**TASK DETAILS:** Return verbatim the portion of the material below that starts at the line containing "order: Rodentia" and ends at its last line.

**SUPPLIED DATA:**
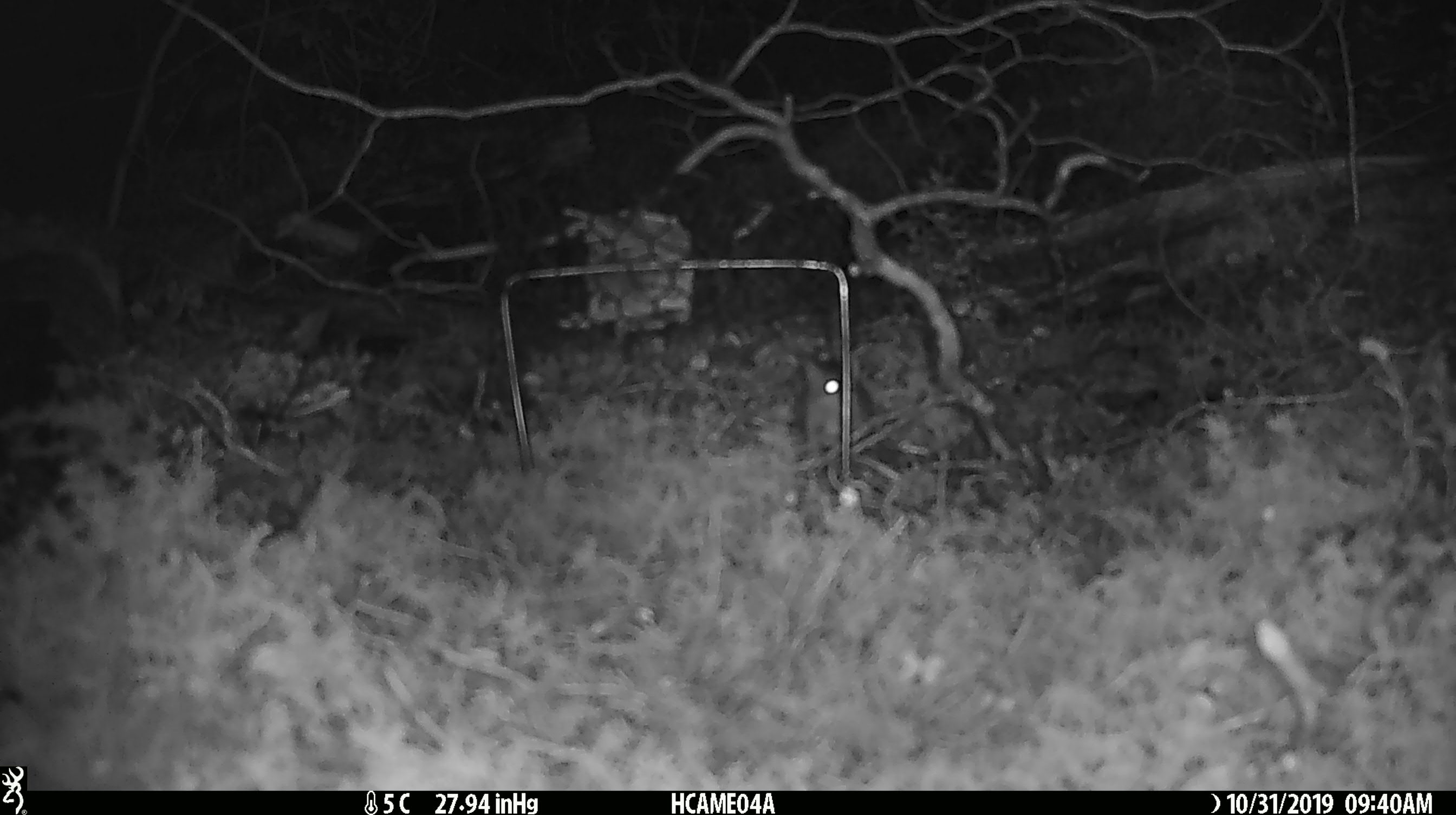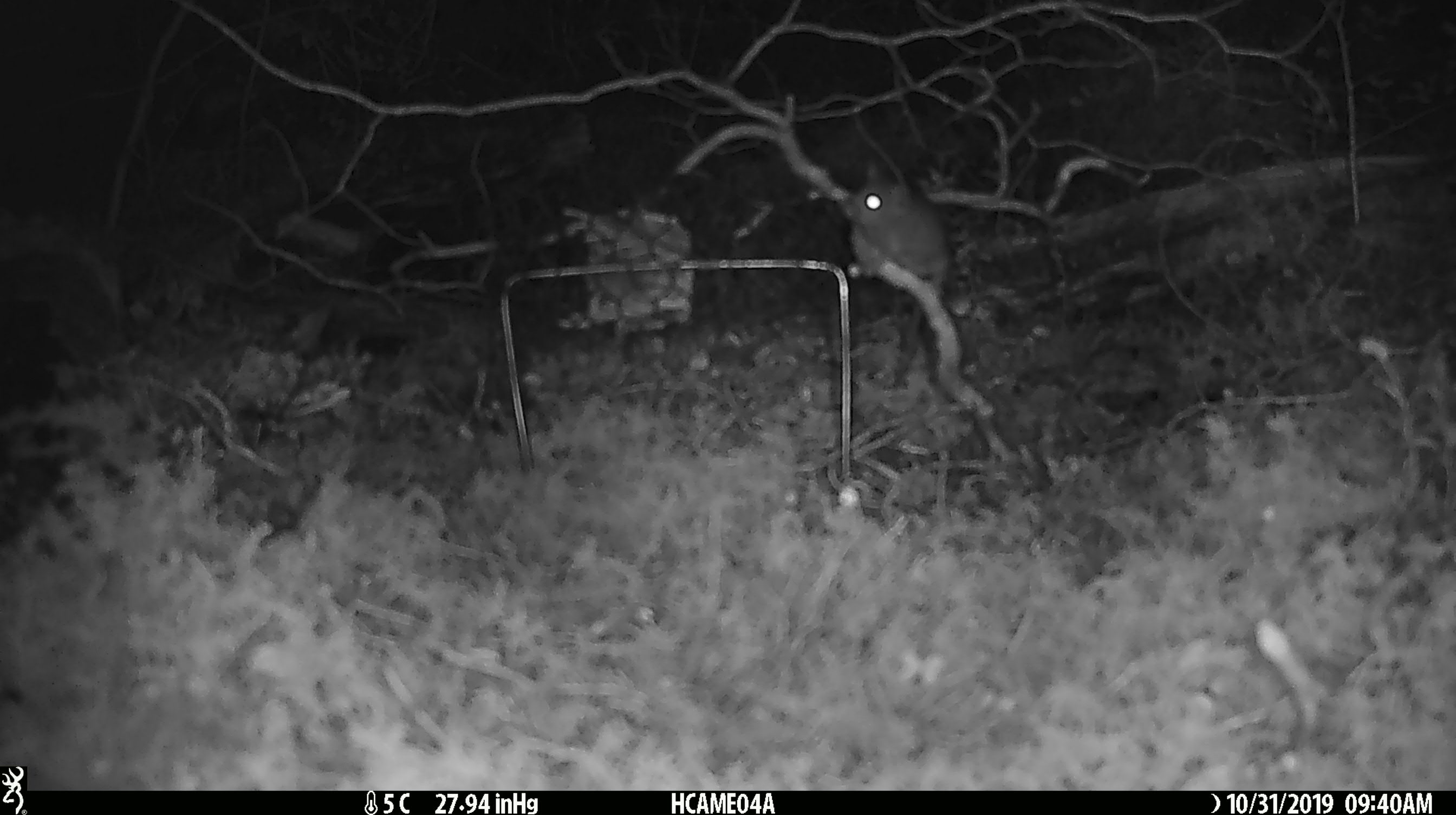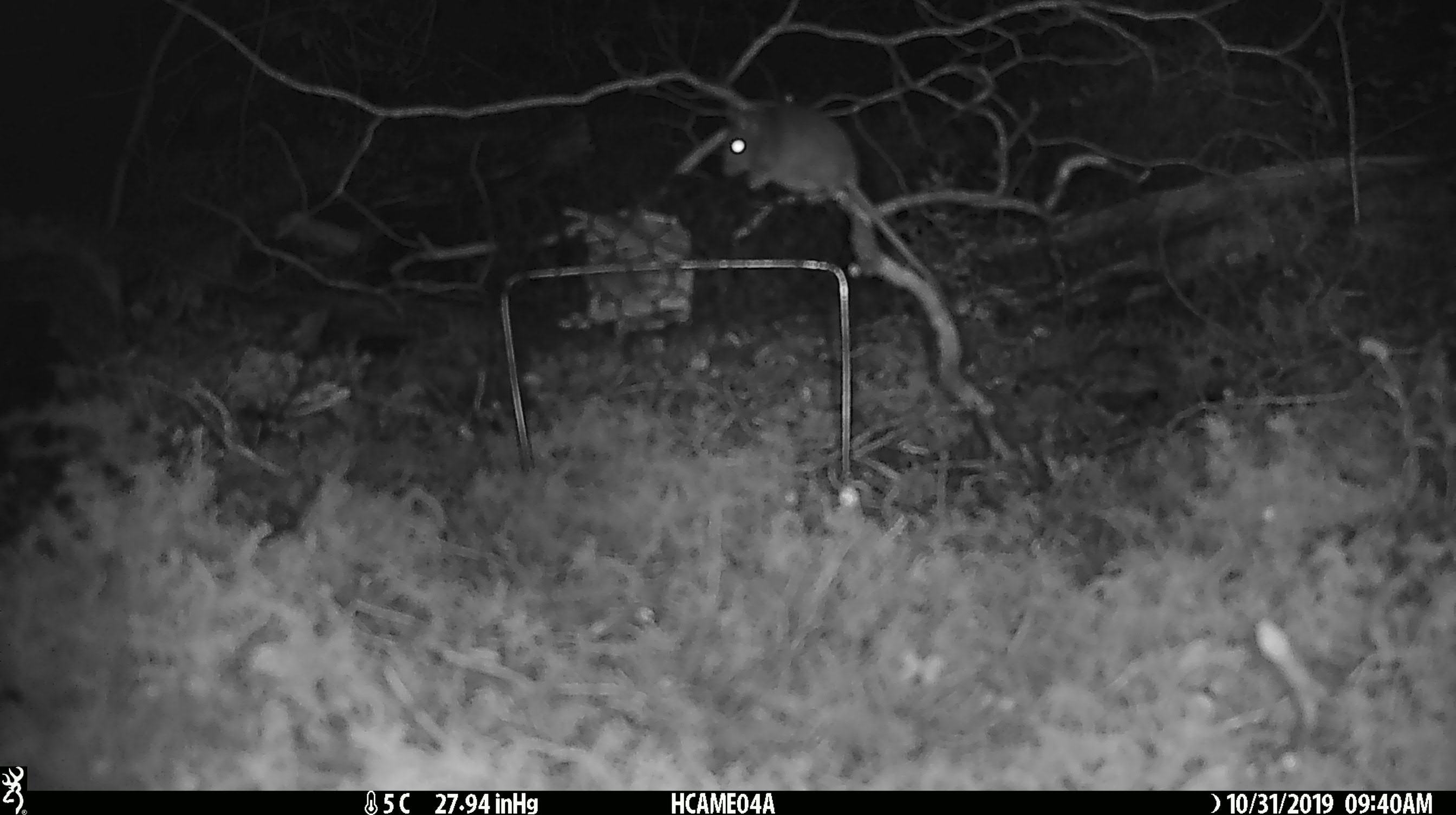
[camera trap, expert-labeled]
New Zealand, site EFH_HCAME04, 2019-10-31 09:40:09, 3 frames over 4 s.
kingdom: Animalia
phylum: Chordata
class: Mammalia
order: Rodentia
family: Muridae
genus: Mus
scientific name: Mus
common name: mouse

**YOUR SOLUTION:**
order: Rodentia
family: Muridae
genus: Mus
scientific name: Mus
common name: mouse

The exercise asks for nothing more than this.